I want to believe. I really do. I have faith that Jesus can do the same sorts of miracles today that I read about in the Bible. I do.
This morning I read this: “If you have faith as small as a mustard seed, you can say to this mulberry tree, ‘Be uprooted and planted in the sea,’ and it will obey you.” (Luke 17:6)
As I ponder on those words Jesus spoke to his disciples, I try to see into my faith-o-meter. It’s reading zero on a scale of one to one hundred. If I’m truly honest, I cannot in any way, shape, or form imagine praying for the movement of a mulberry tree from one place to another, and actually seeing it happen. Or a mountain, either, as Jesus has said in other references.
Maybe the key here is size. Jesus talks about the size of a mustard seed, which is nearly invisible (and probably so with my bad eyesight!) I only need a teeny, tiny amount of faith, and I need to be willing to tiptoe out on that scrawny limb of it even before I’m sure it won’t break.
Maybe the other thing here to remember is that He is the One who does the stuff, not me. I know I am nothing. I have no special powers to heal humans, move trees, or rearrange topography. Heck, I can barely carry a full laundry basket up to the second floor.
Maybe my best plan of action is to imitate the apostles. Right before Jesus talked about mustard seed sized faith, they exclaimed, “Increase our faith!” (Luke 17:5) I can ask for an increase, too.

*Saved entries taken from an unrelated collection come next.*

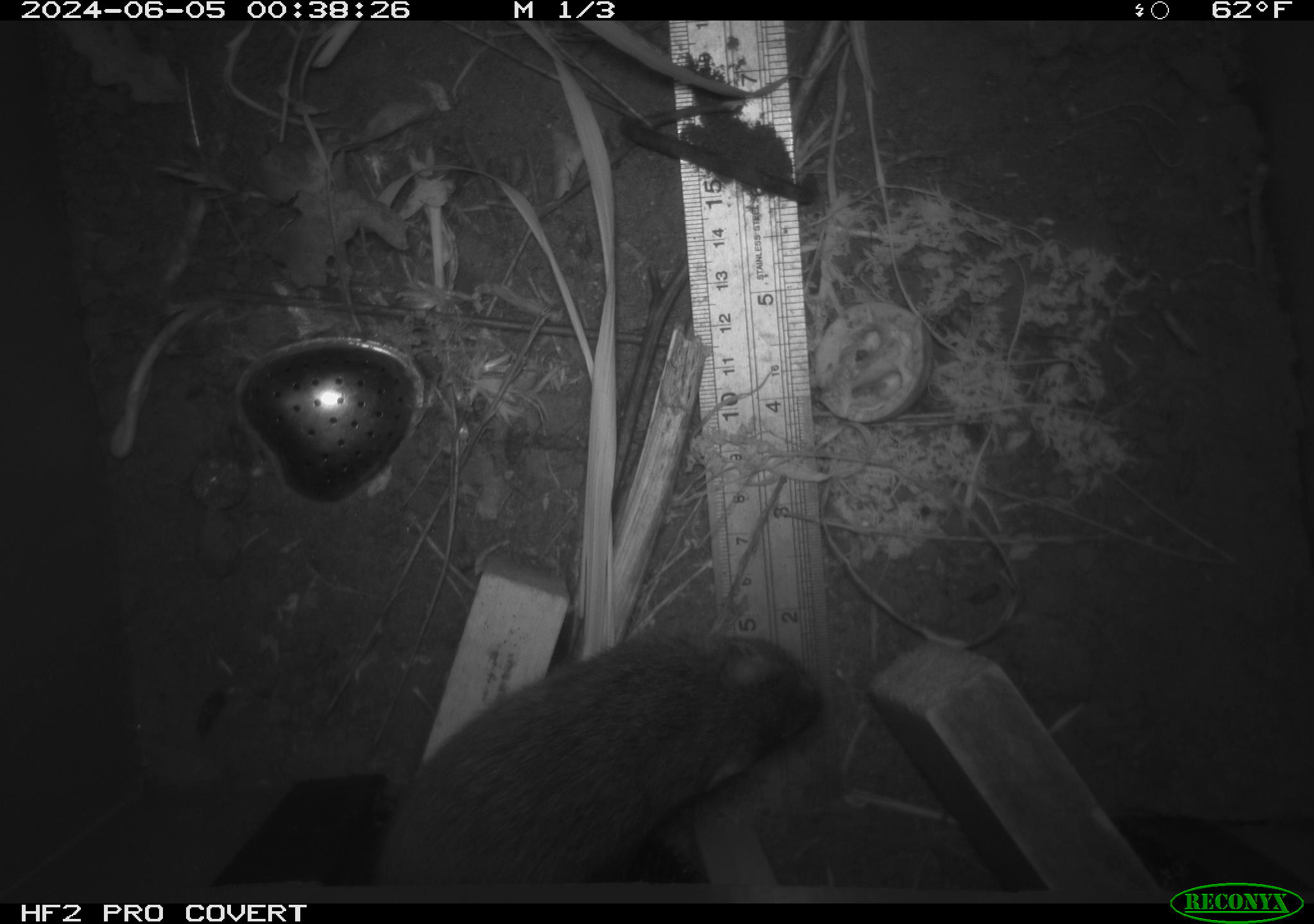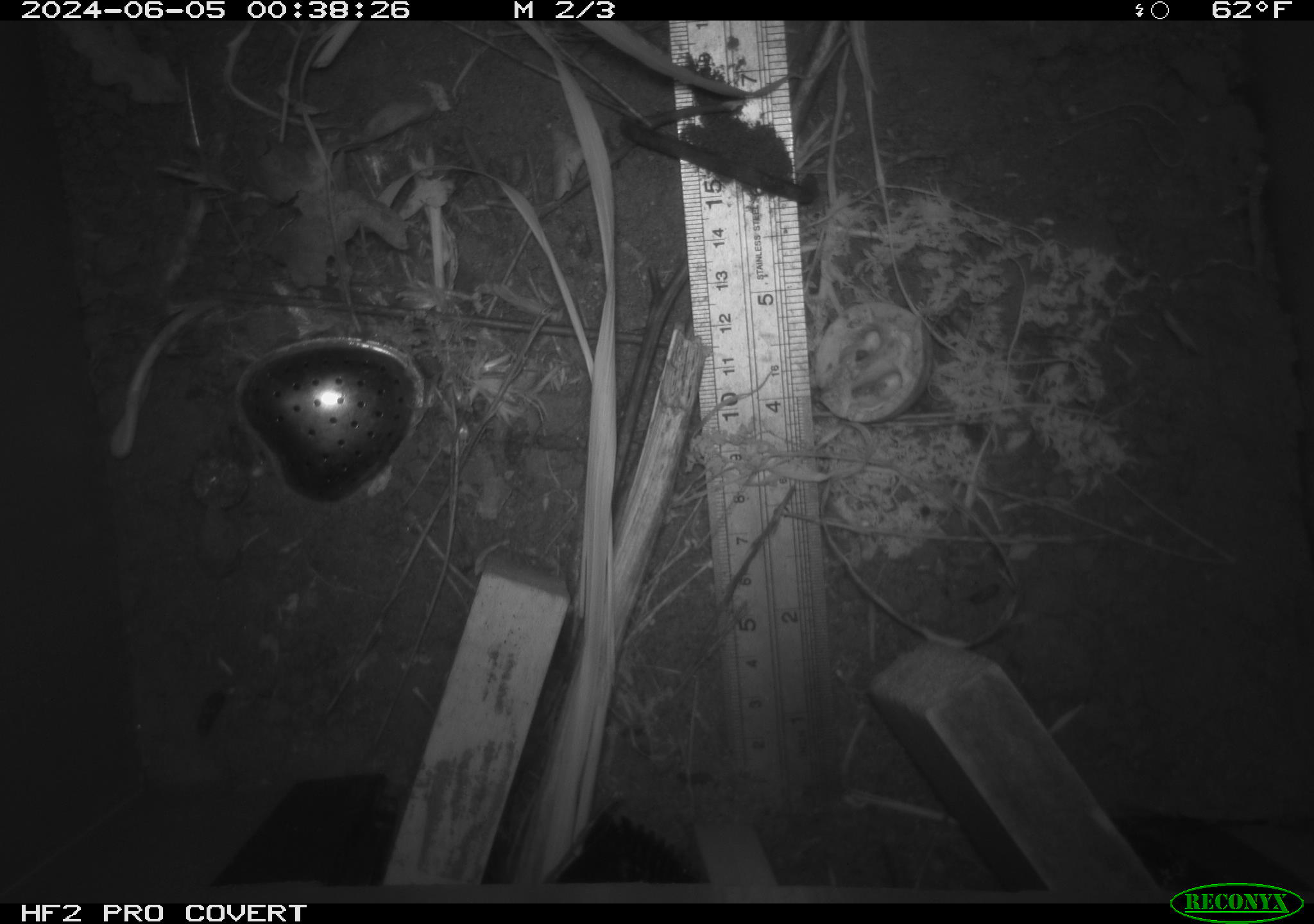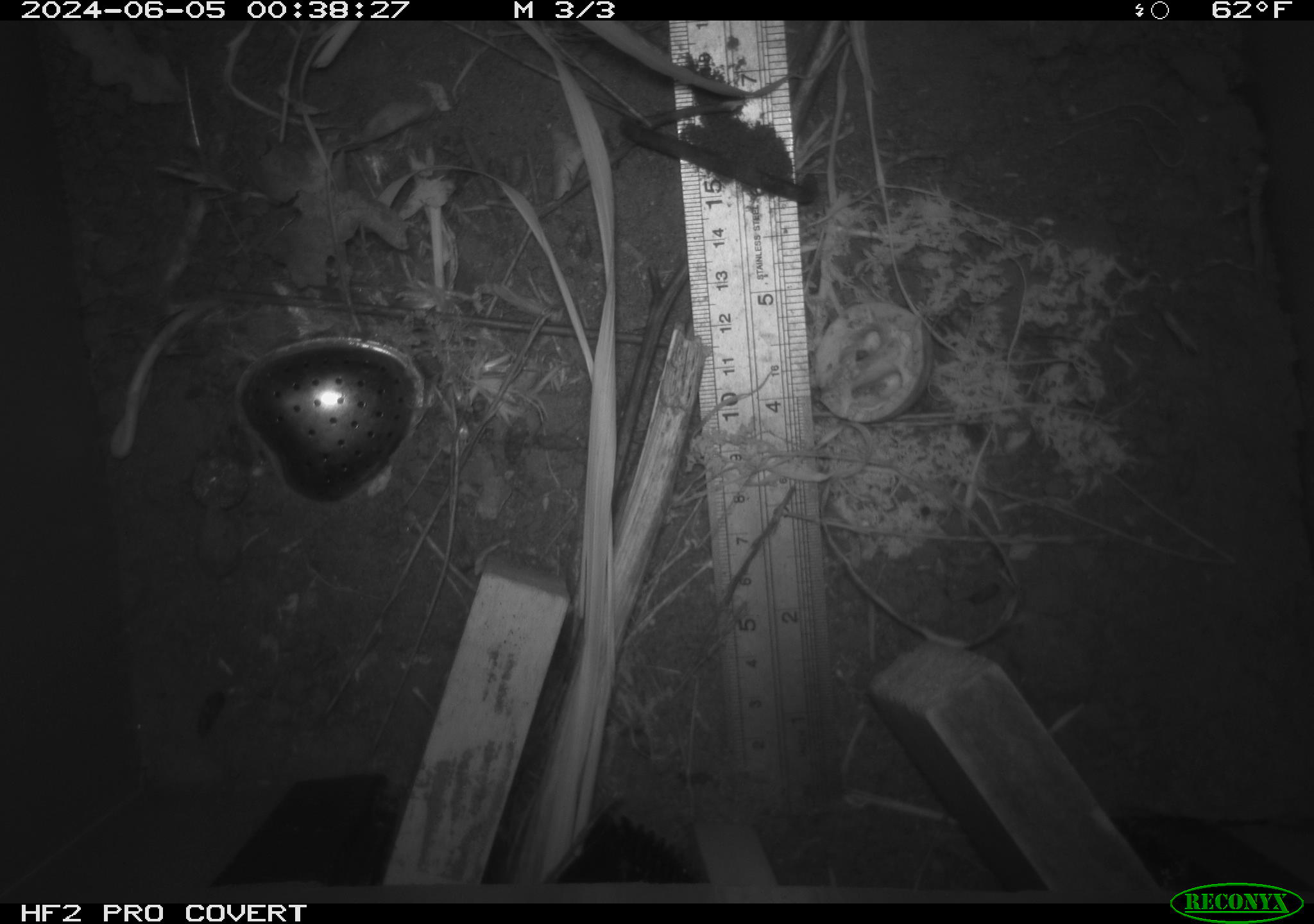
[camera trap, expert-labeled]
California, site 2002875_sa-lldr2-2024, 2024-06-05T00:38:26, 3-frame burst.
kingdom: Animalia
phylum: Chordata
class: Mammalia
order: Rodentia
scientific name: Rodentia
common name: rodent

Maybe what I really just want to do is throw myself into His arms and say, “I don’t understand, my Lord. I don’t have a great pile of faith. I don’t know how stuff works and how You do what You do. I want to see miracles, but I want You more. I trust You. I believe You. You are my Jesus, my Lord, and I will follow You wherever and however, as long as I have life on this earth. Miracles or not, You are worthy of every breath of the rest of my life. You are with me and that is all I want and need.”